C’est encore plus difficile quand on tombe amoureuse de sa cible. Peut-être parce que c’est la première fois qu’on lui donne l’impression d’être aimée et d’aimer en retour. Pour la faire tenir, il faut continuellement la ramener à son statut de marine.
D’ailleurs, on remarquera que la comédienne est énormément dans la retenue, elle n’apporte rien d’elle-même à la différence de Saldana et de Nur. De fait, le personnage n’est pas vraiment intéressant et un peu terne. Parce que Cruz préfère se taire pour éviter de déborder.
Aaliyah, l’esprit libre
La véritable révélation de la série est à la fois le personnage d’Aaliyah et son interprète, Stephanie Nur qui explose à l’écran. Il faut dire que son rôle est intéressant à plus d’un titre. Elle est cette jeune femme musulman moderne, enfant gâtée avec les pieds sur terre qui a pleinement conscience de vivre ses derniers instants de liberté en tant que femme.

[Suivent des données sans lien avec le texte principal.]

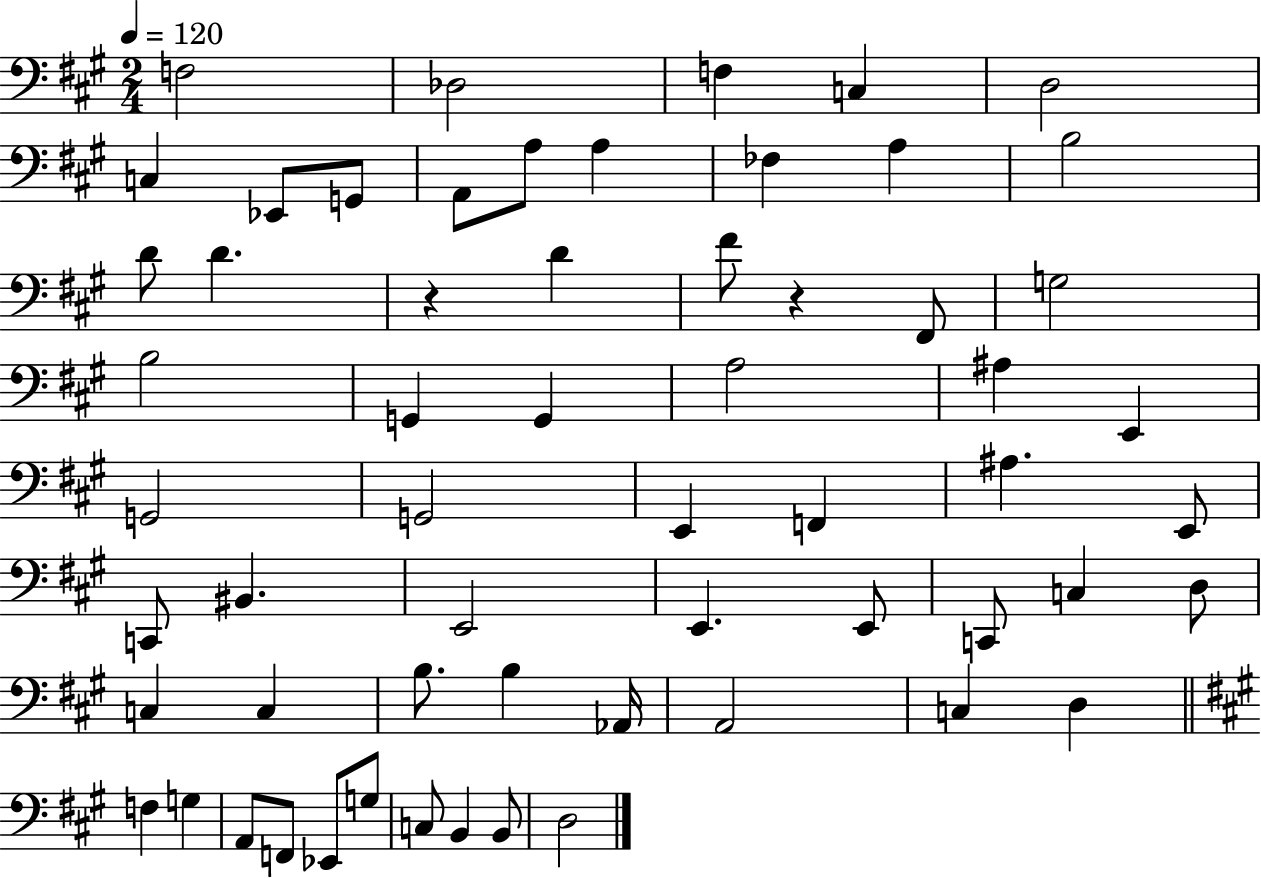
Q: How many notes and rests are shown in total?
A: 60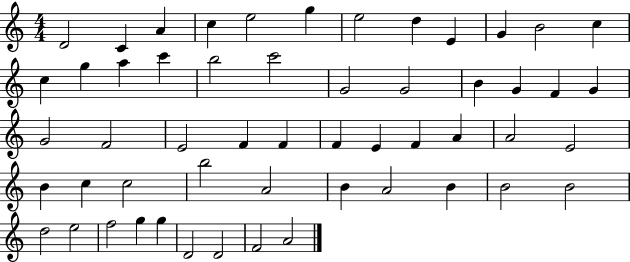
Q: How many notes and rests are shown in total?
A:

Bien qu’elle doive épouser un homme qu’elle n’aime pas, elle reste positive soulignant qu’au moins, il n’est pas méchant (euh !). Elle ne veut pas renoncer à sa liberté mais elle se fait une joie que le mariage se déroule à Majorque. Elle sait que si elle dit non à son union, elle risque d’être tuée, elle connaît son destin depuis qu’elle est en âge de comprendre.
Les plus romantiques parleront d’amour mais la réalité est sans doute plus terre à terre : elle va prendre de Cruz ce dont elle a besoin parce que c’est elle et que c’est maintenant. Et elle n’a sans doute pas été la première.

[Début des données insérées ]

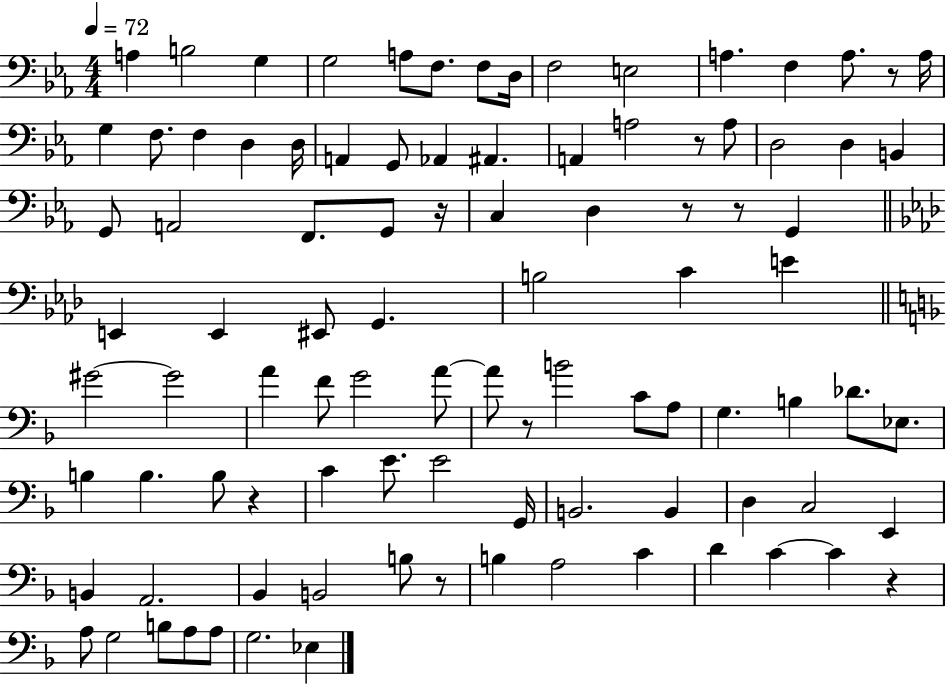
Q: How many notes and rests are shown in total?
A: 96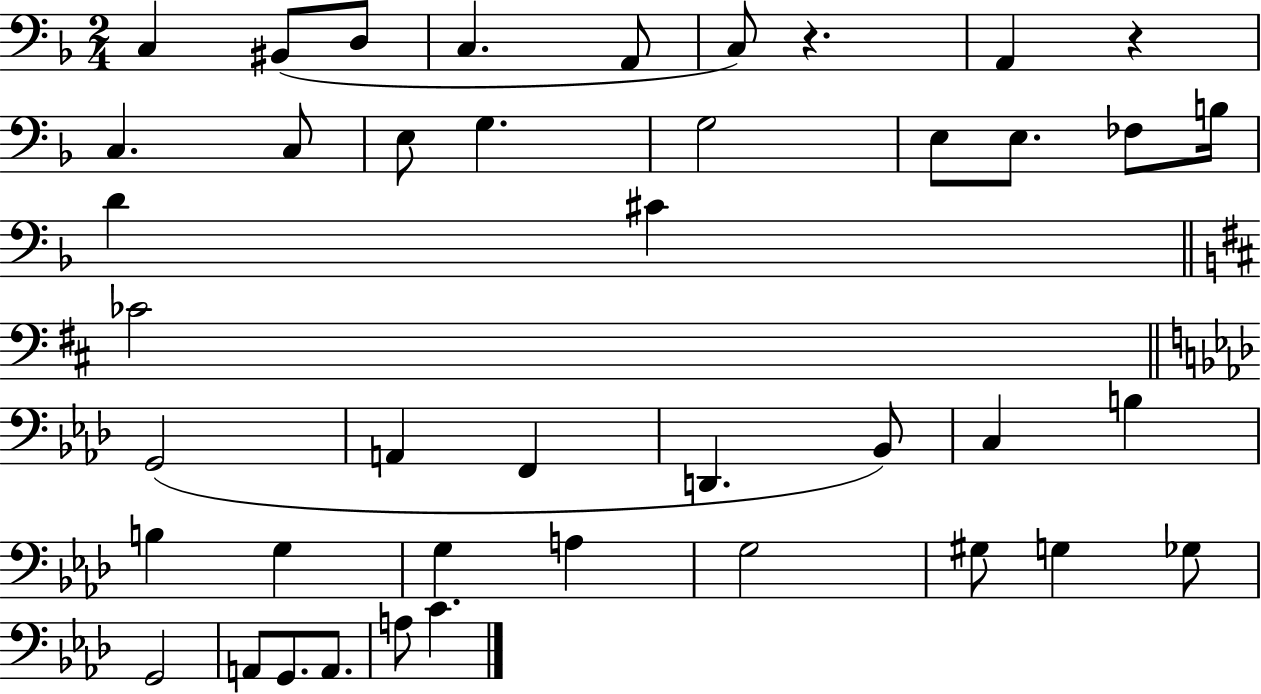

There is nothing safe inside this world…but there is a world inside the world. A special world, and I’m going to show it to you.
Joe, entre deux mondes
On devine au long discours que Joe fait à une Cruz complètement paumée qu’elle a connu des situations d’errances sentimentales similaires lors de missions sur le terrain. La grande réussite de Zoe Saldana est de parvenir à faire de Joe une héroïne dure mais compréhensive juste ce qu’il faut.
A la différence de Cruz et d’Aaliyah, il n’y a pas de sentiment qui interfère avec la mission qui lui a été assignée. Elle n’aime pas Cruz, elle ne déteste pas Cruz. Elle se sert de Cruz et elle la manipule.

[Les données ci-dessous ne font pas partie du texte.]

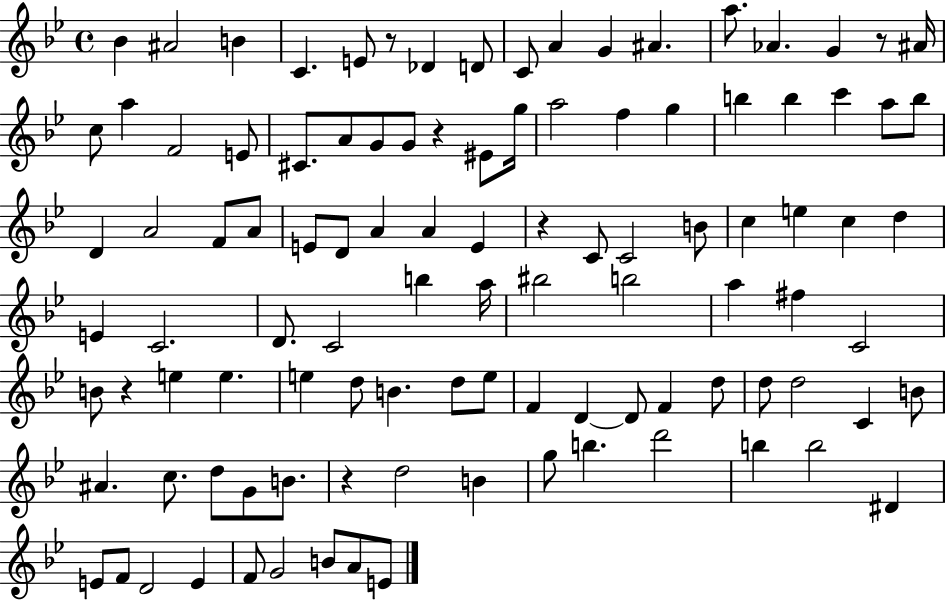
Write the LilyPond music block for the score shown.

Look at me, I know how it feels. Always on guard, no one you can confide in. There’s alone, and then there’s you. I get it. I also know that you have been abused and ignored, you have no family. You have no friends, and you gave yourself to the Marines, and then to me – and now you have a purpose, and it is noble, but it can’t make you feel loved. It can’t make you feel wanted, and people need that. She made you feel that, and I’m glad, but don’t delude yourself into thinking she’s in love with you. You’re her last hurrah before she assumes the role of baby-maker and baby-raiser.
En revanche, la souffrance de Joe se situe dans l’insupportable séparation entre son travail et sa famille. Ce boulot qu’elle semble adorer et subir en même temps avec une cheffe compréhensive mais stricte (Kidman, momifiée) l’éloigne toujours plus de ses filles et de son mari.
Et quand la raison d’état t’empêche de voir ton enfant sur son lit d’hôpital, c’est à revoir ses priorités. Qui plus, quand ta protégée finit par te haïr et te faire assez justement remarquer que ce que tu considères comme un sacerdoce contribue au problème.
Bien que se situant à différents échelons sur l’échelle des responsabilités, Cruz, Aaliyah et Joe sont bel et bien prisonnières de leur destin respectif. Et ironiquement, à la fin de la saison, il ne tient qu’à elles de changer la donne. Seule l’une d’entre elles semble faire le bon choix.